Credit Repair Scams: Part Two

We previously discussed a few common credit repair scams but believe it or not, there are additional deceptive or fraudulent acts in the credit repair world to be cautious about.

Purposely Delaying the Credit Repair Process

Most credit repair companies charge monthly fees which encourages them to work slowly or inefficiently. The simple fact is that the longer you stay enrolled the more money they make. Credit repair does take time but if the company has already disputed every disputable item twice and tells you the third time is a charm, they are probably lying. The truth is that disputing an item three or more times without any additional justification is highly unlikely to result in a deletion. The only certainty in this situation is that sending the additional disputes will cost you additional monthly fees.

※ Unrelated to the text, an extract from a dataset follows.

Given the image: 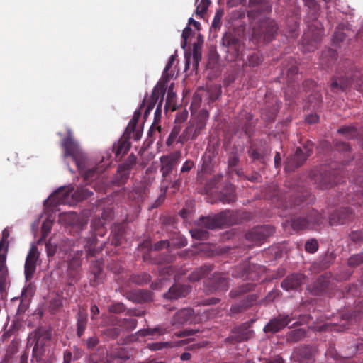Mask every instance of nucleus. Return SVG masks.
<instances>
[{"label":"nucleus","mask_w":363,"mask_h":363,"mask_svg":"<svg viewBox=\"0 0 363 363\" xmlns=\"http://www.w3.org/2000/svg\"><path fill=\"white\" fill-rule=\"evenodd\" d=\"M272 6L268 0H249L248 18L252 27V38L257 43H269L278 30L277 23L267 16Z\"/></svg>","instance_id":"nucleus-1"},{"label":"nucleus","mask_w":363,"mask_h":363,"mask_svg":"<svg viewBox=\"0 0 363 363\" xmlns=\"http://www.w3.org/2000/svg\"><path fill=\"white\" fill-rule=\"evenodd\" d=\"M62 147L64 150V157H71L75 162L81 175L86 182L96 179L99 174L102 173L105 168L104 165H98L91 168L86 167V156L79 148L77 143L73 139L71 132H68L67 138L62 142Z\"/></svg>","instance_id":"nucleus-2"},{"label":"nucleus","mask_w":363,"mask_h":363,"mask_svg":"<svg viewBox=\"0 0 363 363\" xmlns=\"http://www.w3.org/2000/svg\"><path fill=\"white\" fill-rule=\"evenodd\" d=\"M252 218L246 211L225 210L218 213H212L206 216H201L195 223L197 227H222L242 224L243 221Z\"/></svg>","instance_id":"nucleus-3"},{"label":"nucleus","mask_w":363,"mask_h":363,"mask_svg":"<svg viewBox=\"0 0 363 363\" xmlns=\"http://www.w3.org/2000/svg\"><path fill=\"white\" fill-rule=\"evenodd\" d=\"M352 86L359 91L363 90V75L354 67L346 71L344 74L337 73L332 79L330 89L333 92L345 91Z\"/></svg>","instance_id":"nucleus-4"},{"label":"nucleus","mask_w":363,"mask_h":363,"mask_svg":"<svg viewBox=\"0 0 363 363\" xmlns=\"http://www.w3.org/2000/svg\"><path fill=\"white\" fill-rule=\"evenodd\" d=\"M165 92L166 86L164 82H160L154 87L151 96H146L144 98L143 103L140 105V108H145L144 113L145 116L149 113V112L155 107L156 103L158 101V104L155 113V121L157 117H160L162 113V106Z\"/></svg>","instance_id":"nucleus-5"},{"label":"nucleus","mask_w":363,"mask_h":363,"mask_svg":"<svg viewBox=\"0 0 363 363\" xmlns=\"http://www.w3.org/2000/svg\"><path fill=\"white\" fill-rule=\"evenodd\" d=\"M247 152L252 162L260 164V169H264L267 161L269 160L271 150L265 140H250Z\"/></svg>","instance_id":"nucleus-6"},{"label":"nucleus","mask_w":363,"mask_h":363,"mask_svg":"<svg viewBox=\"0 0 363 363\" xmlns=\"http://www.w3.org/2000/svg\"><path fill=\"white\" fill-rule=\"evenodd\" d=\"M221 45L228 53L230 61L242 59L243 43L231 33H225L221 41Z\"/></svg>","instance_id":"nucleus-7"},{"label":"nucleus","mask_w":363,"mask_h":363,"mask_svg":"<svg viewBox=\"0 0 363 363\" xmlns=\"http://www.w3.org/2000/svg\"><path fill=\"white\" fill-rule=\"evenodd\" d=\"M74 188L71 186H61L55 190L45 201L44 206L47 208H55L59 205H74V199L72 193Z\"/></svg>","instance_id":"nucleus-8"},{"label":"nucleus","mask_w":363,"mask_h":363,"mask_svg":"<svg viewBox=\"0 0 363 363\" xmlns=\"http://www.w3.org/2000/svg\"><path fill=\"white\" fill-rule=\"evenodd\" d=\"M256 124L257 121L254 120V116L245 110H242L234 121L235 134L241 130L249 138H251L255 132Z\"/></svg>","instance_id":"nucleus-9"},{"label":"nucleus","mask_w":363,"mask_h":363,"mask_svg":"<svg viewBox=\"0 0 363 363\" xmlns=\"http://www.w3.org/2000/svg\"><path fill=\"white\" fill-rule=\"evenodd\" d=\"M181 155L180 151H175L169 155H162L160 157V172L163 178V183L171 182V179H169V175L179 163Z\"/></svg>","instance_id":"nucleus-10"},{"label":"nucleus","mask_w":363,"mask_h":363,"mask_svg":"<svg viewBox=\"0 0 363 363\" xmlns=\"http://www.w3.org/2000/svg\"><path fill=\"white\" fill-rule=\"evenodd\" d=\"M323 218L317 211L313 210L307 217L294 216L291 218V223H284L283 227H307L310 225H323Z\"/></svg>","instance_id":"nucleus-11"},{"label":"nucleus","mask_w":363,"mask_h":363,"mask_svg":"<svg viewBox=\"0 0 363 363\" xmlns=\"http://www.w3.org/2000/svg\"><path fill=\"white\" fill-rule=\"evenodd\" d=\"M9 231L4 228L0 239V282L6 281L8 269L6 264V255L9 248Z\"/></svg>","instance_id":"nucleus-12"},{"label":"nucleus","mask_w":363,"mask_h":363,"mask_svg":"<svg viewBox=\"0 0 363 363\" xmlns=\"http://www.w3.org/2000/svg\"><path fill=\"white\" fill-rule=\"evenodd\" d=\"M339 172L337 170L325 171L323 173L314 174L313 180L318 187L321 189H327L335 184L340 183L341 179L338 177Z\"/></svg>","instance_id":"nucleus-13"},{"label":"nucleus","mask_w":363,"mask_h":363,"mask_svg":"<svg viewBox=\"0 0 363 363\" xmlns=\"http://www.w3.org/2000/svg\"><path fill=\"white\" fill-rule=\"evenodd\" d=\"M323 35V30L321 24L318 22H315L314 24L308 26V30L304 34V41L306 42L311 48L308 50H313L317 48L321 38Z\"/></svg>","instance_id":"nucleus-14"},{"label":"nucleus","mask_w":363,"mask_h":363,"mask_svg":"<svg viewBox=\"0 0 363 363\" xmlns=\"http://www.w3.org/2000/svg\"><path fill=\"white\" fill-rule=\"evenodd\" d=\"M40 252L35 244H32L29 252L27 255L25 266L24 274L27 281L30 280L36 270V262L39 259Z\"/></svg>","instance_id":"nucleus-15"},{"label":"nucleus","mask_w":363,"mask_h":363,"mask_svg":"<svg viewBox=\"0 0 363 363\" xmlns=\"http://www.w3.org/2000/svg\"><path fill=\"white\" fill-rule=\"evenodd\" d=\"M294 319V317L292 316V314H279V315L269 321L264 326V331L272 333H277L288 325Z\"/></svg>","instance_id":"nucleus-16"},{"label":"nucleus","mask_w":363,"mask_h":363,"mask_svg":"<svg viewBox=\"0 0 363 363\" xmlns=\"http://www.w3.org/2000/svg\"><path fill=\"white\" fill-rule=\"evenodd\" d=\"M354 218V212L351 207H342L335 212L330 216V225H346Z\"/></svg>","instance_id":"nucleus-17"},{"label":"nucleus","mask_w":363,"mask_h":363,"mask_svg":"<svg viewBox=\"0 0 363 363\" xmlns=\"http://www.w3.org/2000/svg\"><path fill=\"white\" fill-rule=\"evenodd\" d=\"M206 284L211 293L217 291H225L229 286L228 278L222 273H214L213 277L206 281Z\"/></svg>","instance_id":"nucleus-18"},{"label":"nucleus","mask_w":363,"mask_h":363,"mask_svg":"<svg viewBox=\"0 0 363 363\" xmlns=\"http://www.w3.org/2000/svg\"><path fill=\"white\" fill-rule=\"evenodd\" d=\"M315 354V347L309 345H301L294 352V357L300 363H314Z\"/></svg>","instance_id":"nucleus-19"},{"label":"nucleus","mask_w":363,"mask_h":363,"mask_svg":"<svg viewBox=\"0 0 363 363\" xmlns=\"http://www.w3.org/2000/svg\"><path fill=\"white\" fill-rule=\"evenodd\" d=\"M333 283L330 281V278L327 274L320 276L311 289V293L314 295L318 296L321 294H332Z\"/></svg>","instance_id":"nucleus-20"},{"label":"nucleus","mask_w":363,"mask_h":363,"mask_svg":"<svg viewBox=\"0 0 363 363\" xmlns=\"http://www.w3.org/2000/svg\"><path fill=\"white\" fill-rule=\"evenodd\" d=\"M131 135V133L125 130L121 138L113 144L112 152L116 157L122 158L130 149V138Z\"/></svg>","instance_id":"nucleus-21"},{"label":"nucleus","mask_w":363,"mask_h":363,"mask_svg":"<svg viewBox=\"0 0 363 363\" xmlns=\"http://www.w3.org/2000/svg\"><path fill=\"white\" fill-rule=\"evenodd\" d=\"M308 157L301 147H297L294 154L287 159L285 169L289 172L294 171L301 166Z\"/></svg>","instance_id":"nucleus-22"},{"label":"nucleus","mask_w":363,"mask_h":363,"mask_svg":"<svg viewBox=\"0 0 363 363\" xmlns=\"http://www.w3.org/2000/svg\"><path fill=\"white\" fill-rule=\"evenodd\" d=\"M306 276L301 273H294L287 276L281 282V287L286 291L297 290L303 284Z\"/></svg>","instance_id":"nucleus-23"},{"label":"nucleus","mask_w":363,"mask_h":363,"mask_svg":"<svg viewBox=\"0 0 363 363\" xmlns=\"http://www.w3.org/2000/svg\"><path fill=\"white\" fill-rule=\"evenodd\" d=\"M194 315L192 308H184L178 311L172 317L171 324L173 326L179 328V326L191 321Z\"/></svg>","instance_id":"nucleus-24"},{"label":"nucleus","mask_w":363,"mask_h":363,"mask_svg":"<svg viewBox=\"0 0 363 363\" xmlns=\"http://www.w3.org/2000/svg\"><path fill=\"white\" fill-rule=\"evenodd\" d=\"M287 87L286 88V96L291 97L296 92V87L298 84L297 81L299 79L298 69L296 66H291L287 71Z\"/></svg>","instance_id":"nucleus-25"},{"label":"nucleus","mask_w":363,"mask_h":363,"mask_svg":"<svg viewBox=\"0 0 363 363\" xmlns=\"http://www.w3.org/2000/svg\"><path fill=\"white\" fill-rule=\"evenodd\" d=\"M46 341L43 340L42 338H38L34 335H30L28 339V344L34 343V347L32 352V357L35 358L37 362L41 360L42 357L45 352V345Z\"/></svg>","instance_id":"nucleus-26"},{"label":"nucleus","mask_w":363,"mask_h":363,"mask_svg":"<svg viewBox=\"0 0 363 363\" xmlns=\"http://www.w3.org/2000/svg\"><path fill=\"white\" fill-rule=\"evenodd\" d=\"M127 298L135 303H145L152 299V293L148 290L135 289L126 293Z\"/></svg>","instance_id":"nucleus-27"},{"label":"nucleus","mask_w":363,"mask_h":363,"mask_svg":"<svg viewBox=\"0 0 363 363\" xmlns=\"http://www.w3.org/2000/svg\"><path fill=\"white\" fill-rule=\"evenodd\" d=\"M201 37L199 36V40H200V38ZM203 43V39H201V43L198 41L197 43H194L193 45V51H192V56L186 57V68L189 67V65L191 63V60H192V69H197L200 60H201V45Z\"/></svg>","instance_id":"nucleus-28"},{"label":"nucleus","mask_w":363,"mask_h":363,"mask_svg":"<svg viewBox=\"0 0 363 363\" xmlns=\"http://www.w3.org/2000/svg\"><path fill=\"white\" fill-rule=\"evenodd\" d=\"M58 222L63 227H81L79 224V216L74 211L60 213Z\"/></svg>","instance_id":"nucleus-29"},{"label":"nucleus","mask_w":363,"mask_h":363,"mask_svg":"<svg viewBox=\"0 0 363 363\" xmlns=\"http://www.w3.org/2000/svg\"><path fill=\"white\" fill-rule=\"evenodd\" d=\"M191 291V288L187 285L174 284L164 294V297L169 299H177L180 297L186 296Z\"/></svg>","instance_id":"nucleus-30"},{"label":"nucleus","mask_w":363,"mask_h":363,"mask_svg":"<svg viewBox=\"0 0 363 363\" xmlns=\"http://www.w3.org/2000/svg\"><path fill=\"white\" fill-rule=\"evenodd\" d=\"M337 58V53L335 50L332 48H326L323 50L320 62L321 66L324 69L329 68L335 64Z\"/></svg>","instance_id":"nucleus-31"},{"label":"nucleus","mask_w":363,"mask_h":363,"mask_svg":"<svg viewBox=\"0 0 363 363\" xmlns=\"http://www.w3.org/2000/svg\"><path fill=\"white\" fill-rule=\"evenodd\" d=\"M55 213L45 211L33 222L31 227H52L55 224Z\"/></svg>","instance_id":"nucleus-32"},{"label":"nucleus","mask_w":363,"mask_h":363,"mask_svg":"<svg viewBox=\"0 0 363 363\" xmlns=\"http://www.w3.org/2000/svg\"><path fill=\"white\" fill-rule=\"evenodd\" d=\"M213 268V265L211 264H204L198 268H196L189 275V280L192 282L197 281L212 272Z\"/></svg>","instance_id":"nucleus-33"},{"label":"nucleus","mask_w":363,"mask_h":363,"mask_svg":"<svg viewBox=\"0 0 363 363\" xmlns=\"http://www.w3.org/2000/svg\"><path fill=\"white\" fill-rule=\"evenodd\" d=\"M264 60L262 54L259 50H252L244 60V67H258Z\"/></svg>","instance_id":"nucleus-34"},{"label":"nucleus","mask_w":363,"mask_h":363,"mask_svg":"<svg viewBox=\"0 0 363 363\" xmlns=\"http://www.w3.org/2000/svg\"><path fill=\"white\" fill-rule=\"evenodd\" d=\"M90 284L95 286H97L103 279V272L101 263L94 261L91 265Z\"/></svg>","instance_id":"nucleus-35"},{"label":"nucleus","mask_w":363,"mask_h":363,"mask_svg":"<svg viewBox=\"0 0 363 363\" xmlns=\"http://www.w3.org/2000/svg\"><path fill=\"white\" fill-rule=\"evenodd\" d=\"M236 194L235 186L231 184H225L223 189L220 192L219 199L224 203H230L235 201Z\"/></svg>","instance_id":"nucleus-36"},{"label":"nucleus","mask_w":363,"mask_h":363,"mask_svg":"<svg viewBox=\"0 0 363 363\" xmlns=\"http://www.w3.org/2000/svg\"><path fill=\"white\" fill-rule=\"evenodd\" d=\"M88 323V315L86 312L79 311L77 315V335L81 337L85 330L86 329Z\"/></svg>","instance_id":"nucleus-37"},{"label":"nucleus","mask_w":363,"mask_h":363,"mask_svg":"<svg viewBox=\"0 0 363 363\" xmlns=\"http://www.w3.org/2000/svg\"><path fill=\"white\" fill-rule=\"evenodd\" d=\"M130 172L118 165L117 172L113 177V183L117 186L125 184L129 179Z\"/></svg>","instance_id":"nucleus-38"},{"label":"nucleus","mask_w":363,"mask_h":363,"mask_svg":"<svg viewBox=\"0 0 363 363\" xmlns=\"http://www.w3.org/2000/svg\"><path fill=\"white\" fill-rule=\"evenodd\" d=\"M257 296L255 294H249L246 297V300L242 301L239 304H235L231 307L233 313H240L250 307L253 302L257 300Z\"/></svg>","instance_id":"nucleus-39"},{"label":"nucleus","mask_w":363,"mask_h":363,"mask_svg":"<svg viewBox=\"0 0 363 363\" xmlns=\"http://www.w3.org/2000/svg\"><path fill=\"white\" fill-rule=\"evenodd\" d=\"M253 335V331L247 327H240L237 332L231 336V338L236 342L246 341L250 339Z\"/></svg>","instance_id":"nucleus-40"},{"label":"nucleus","mask_w":363,"mask_h":363,"mask_svg":"<svg viewBox=\"0 0 363 363\" xmlns=\"http://www.w3.org/2000/svg\"><path fill=\"white\" fill-rule=\"evenodd\" d=\"M194 212V205L192 201H188L186 202L185 206L179 212V216L184 220V223L186 224H191L189 220L191 218L192 214Z\"/></svg>","instance_id":"nucleus-41"},{"label":"nucleus","mask_w":363,"mask_h":363,"mask_svg":"<svg viewBox=\"0 0 363 363\" xmlns=\"http://www.w3.org/2000/svg\"><path fill=\"white\" fill-rule=\"evenodd\" d=\"M112 218V211L111 209L108 208L106 210H104L101 213V217L95 219L91 224V227H104L107 225V221L111 220Z\"/></svg>","instance_id":"nucleus-42"},{"label":"nucleus","mask_w":363,"mask_h":363,"mask_svg":"<svg viewBox=\"0 0 363 363\" xmlns=\"http://www.w3.org/2000/svg\"><path fill=\"white\" fill-rule=\"evenodd\" d=\"M306 330L303 328L289 331L286 334V340L289 342H297L306 337Z\"/></svg>","instance_id":"nucleus-43"},{"label":"nucleus","mask_w":363,"mask_h":363,"mask_svg":"<svg viewBox=\"0 0 363 363\" xmlns=\"http://www.w3.org/2000/svg\"><path fill=\"white\" fill-rule=\"evenodd\" d=\"M151 280L150 274L145 272H140L138 274H133L130 277V281L138 285H144L147 284Z\"/></svg>","instance_id":"nucleus-44"},{"label":"nucleus","mask_w":363,"mask_h":363,"mask_svg":"<svg viewBox=\"0 0 363 363\" xmlns=\"http://www.w3.org/2000/svg\"><path fill=\"white\" fill-rule=\"evenodd\" d=\"M115 324L126 330L131 331L136 328L137 320L130 317L117 320Z\"/></svg>","instance_id":"nucleus-45"},{"label":"nucleus","mask_w":363,"mask_h":363,"mask_svg":"<svg viewBox=\"0 0 363 363\" xmlns=\"http://www.w3.org/2000/svg\"><path fill=\"white\" fill-rule=\"evenodd\" d=\"M255 286V284L252 283H247L240 286L238 288L232 290L230 292V296L231 298H237L238 296L247 293L248 291H252Z\"/></svg>","instance_id":"nucleus-46"},{"label":"nucleus","mask_w":363,"mask_h":363,"mask_svg":"<svg viewBox=\"0 0 363 363\" xmlns=\"http://www.w3.org/2000/svg\"><path fill=\"white\" fill-rule=\"evenodd\" d=\"M92 194V192L85 188H79L72 191V196L74 199V204L78 201L86 199Z\"/></svg>","instance_id":"nucleus-47"},{"label":"nucleus","mask_w":363,"mask_h":363,"mask_svg":"<svg viewBox=\"0 0 363 363\" xmlns=\"http://www.w3.org/2000/svg\"><path fill=\"white\" fill-rule=\"evenodd\" d=\"M195 135L194 133V124L188 125L183 133L179 136L178 142L184 143L185 142L190 140H195Z\"/></svg>","instance_id":"nucleus-48"},{"label":"nucleus","mask_w":363,"mask_h":363,"mask_svg":"<svg viewBox=\"0 0 363 363\" xmlns=\"http://www.w3.org/2000/svg\"><path fill=\"white\" fill-rule=\"evenodd\" d=\"M338 133L344 135L347 138L352 139L357 137L360 133L354 126H342L337 130Z\"/></svg>","instance_id":"nucleus-49"},{"label":"nucleus","mask_w":363,"mask_h":363,"mask_svg":"<svg viewBox=\"0 0 363 363\" xmlns=\"http://www.w3.org/2000/svg\"><path fill=\"white\" fill-rule=\"evenodd\" d=\"M175 99H176V94L173 91V84H171V86L169 88L167 96L166 99V103L164 106L165 111H167V109L171 108L172 111L175 109Z\"/></svg>","instance_id":"nucleus-50"},{"label":"nucleus","mask_w":363,"mask_h":363,"mask_svg":"<svg viewBox=\"0 0 363 363\" xmlns=\"http://www.w3.org/2000/svg\"><path fill=\"white\" fill-rule=\"evenodd\" d=\"M143 109V108H140L139 109H137L134 112L133 116L132 119L129 121L128 126L125 129V131H127L131 134H132V133H134L135 129L137 125V123H138V121L141 116V111Z\"/></svg>","instance_id":"nucleus-51"},{"label":"nucleus","mask_w":363,"mask_h":363,"mask_svg":"<svg viewBox=\"0 0 363 363\" xmlns=\"http://www.w3.org/2000/svg\"><path fill=\"white\" fill-rule=\"evenodd\" d=\"M191 236L197 240H205L208 238V232L206 228H189Z\"/></svg>","instance_id":"nucleus-52"},{"label":"nucleus","mask_w":363,"mask_h":363,"mask_svg":"<svg viewBox=\"0 0 363 363\" xmlns=\"http://www.w3.org/2000/svg\"><path fill=\"white\" fill-rule=\"evenodd\" d=\"M277 113V108H272L270 109H264L262 112L261 117L262 118L268 122L272 123L274 121Z\"/></svg>","instance_id":"nucleus-53"},{"label":"nucleus","mask_w":363,"mask_h":363,"mask_svg":"<svg viewBox=\"0 0 363 363\" xmlns=\"http://www.w3.org/2000/svg\"><path fill=\"white\" fill-rule=\"evenodd\" d=\"M38 338H42L43 340L46 342L50 341L52 337L51 331L46 328H39L35 330L33 334H31Z\"/></svg>","instance_id":"nucleus-54"},{"label":"nucleus","mask_w":363,"mask_h":363,"mask_svg":"<svg viewBox=\"0 0 363 363\" xmlns=\"http://www.w3.org/2000/svg\"><path fill=\"white\" fill-rule=\"evenodd\" d=\"M137 156L134 155L133 153H131L120 165L121 166V168H125L130 172L131 171L133 166H135L137 163Z\"/></svg>","instance_id":"nucleus-55"},{"label":"nucleus","mask_w":363,"mask_h":363,"mask_svg":"<svg viewBox=\"0 0 363 363\" xmlns=\"http://www.w3.org/2000/svg\"><path fill=\"white\" fill-rule=\"evenodd\" d=\"M363 263V253L353 255L350 257L347 261L348 266L356 267Z\"/></svg>","instance_id":"nucleus-56"},{"label":"nucleus","mask_w":363,"mask_h":363,"mask_svg":"<svg viewBox=\"0 0 363 363\" xmlns=\"http://www.w3.org/2000/svg\"><path fill=\"white\" fill-rule=\"evenodd\" d=\"M210 4V0H201V1L196 4V14L203 16L206 12Z\"/></svg>","instance_id":"nucleus-57"},{"label":"nucleus","mask_w":363,"mask_h":363,"mask_svg":"<svg viewBox=\"0 0 363 363\" xmlns=\"http://www.w3.org/2000/svg\"><path fill=\"white\" fill-rule=\"evenodd\" d=\"M33 234L36 236L37 233H40V238L37 240L36 243L40 245L43 242L45 238L48 236L50 233L51 228H33Z\"/></svg>","instance_id":"nucleus-58"},{"label":"nucleus","mask_w":363,"mask_h":363,"mask_svg":"<svg viewBox=\"0 0 363 363\" xmlns=\"http://www.w3.org/2000/svg\"><path fill=\"white\" fill-rule=\"evenodd\" d=\"M351 181L354 182L356 185L359 186L362 188V195L363 196V169H357L354 176L351 178Z\"/></svg>","instance_id":"nucleus-59"},{"label":"nucleus","mask_w":363,"mask_h":363,"mask_svg":"<svg viewBox=\"0 0 363 363\" xmlns=\"http://www.w3.org/2000/svg\"><path fill=\"white\" fill-rule=\"evenodd\" d=\"M212 169L211 159L210 156H204L202 157L201 172L204 174H208Z\"/></svg>","instance_id":"nucleus-60"},{"label":"nucleus","mask_w":363,"mask_h":363,"mask_svg":"<svg viewBox=\"0 0 363 363\" xmlns=\"http://www.w3.org/2000/svg\"><path fill=\"white\" fill-rule=\"evenodd\" d=\"M318 249V244L316 240H308L305 244V250L309 253H315Z\"/></svg>","instance_id":"nucleus-61"},{"label":"nucleus","mask_w":363,"mask_h":363,"mask_svg":"<svg viewBox=\"0 0 363 363\" xmlns=\"http://www.w3.org/2000/svg\"><path fill=\"white\" fill-rule=\"evenodd\" d=\"M305 4L311 9L314 18H316L320 6L314 0H306Z\"/></svg>","instance_id":"nucleus-62"},{"label":"nucleus","mask_w":363,"mask_h":363,"mask_svg":"<svg viewBox=\"0 0 363 363\" xmlns=\"http://www.w3.org/2000/svg\"><path fill=\"white\" fill-rule=\"evenodd\" d=\"M125 311V306L122 303H116L108 306V311L113 313H121Z\"/></svg>","instance_id":"nucleus-63"},{"label":"nucleus","mask_w":363,"mask_h":363,"mask_svg":"<svg viewBox=\"0 0 363 363\" xmlns=\"http://www.w3.org/2000/svg\"><path fill=\"white\" fill-rule=\"evenodd\" d=\"M188 111L186 110H182L178 111L175 116L174 123L175 124H182L184 123L188 118Z\"/></svg>","instance_id":"nucleus-64"}]
</instances>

Contractual Waivers of Consumer Rights

Though not strictly considered a credit repair scam, almost all credit repair companies put a waiver of your consumer rights clause in your contract. Arbitration clauses or waivers of your right to participate in a class action are the most common waivers used but others occur as well. In certain situations, such waivers are void and considered to be deceptive sales practices under the Credit Repair Organizations Act (CROA) and also under many state unfair practices acts. In some situations these waivers are actually legal, however, so consult a consumer rights attorney to find out whether this is a violation in your state. Frankly, however, even if these waivers were not unlawful or deceptive you should ask yourself if you really want to do business with a company that proclaims to be a champion of consumer rights yet is so willing to trample yours.

Taking Credit for False Deletions

Credit trade lines naturally fall off your reports after a certain amount of time. The period varies but is generally seven years. Some credit report repair organizations take credit for these natural fall-offs even when the company made no contribution whatsoever to that deletion. They will even take credit for items removed as a result of the client’s self-help efforts. Taking credit for the work of others or for the mere passage of time is a shameful practice but is rampant among credit report repair companies.

Misstating or Falsifying Results

Most credit repair organizations brag about their results. Testimonials are most common but numerous websites purporting to be unbiased reviews are also typical. Though it is difficult to detect which ones, many of those website reviews and testimonials are outright fakes. In many circumstances, the company will use commissioned agents or affiliates to enroll clients. Because the paychecks of these salesmen are tied directly to enrolling clients, they have ample incentive to falsify or exaggerate past results. Be cautious of any company who brags about past results that cannot be independently verified.

Conclusion

These and other credit repair rip-offs are shockingly common in the credit repair industry. Your best method of avoiding these scams is to completely ignore mainstream credit repair companies. Instead, do your own credit repair or find a licensed consumer law attorney who takes his oaths of integrity, diligence, and confidentiality seriously. Either way, it is always good practice to use your best judgment and never rely solely on the words of easily faked testimonials or commissioned sales persons.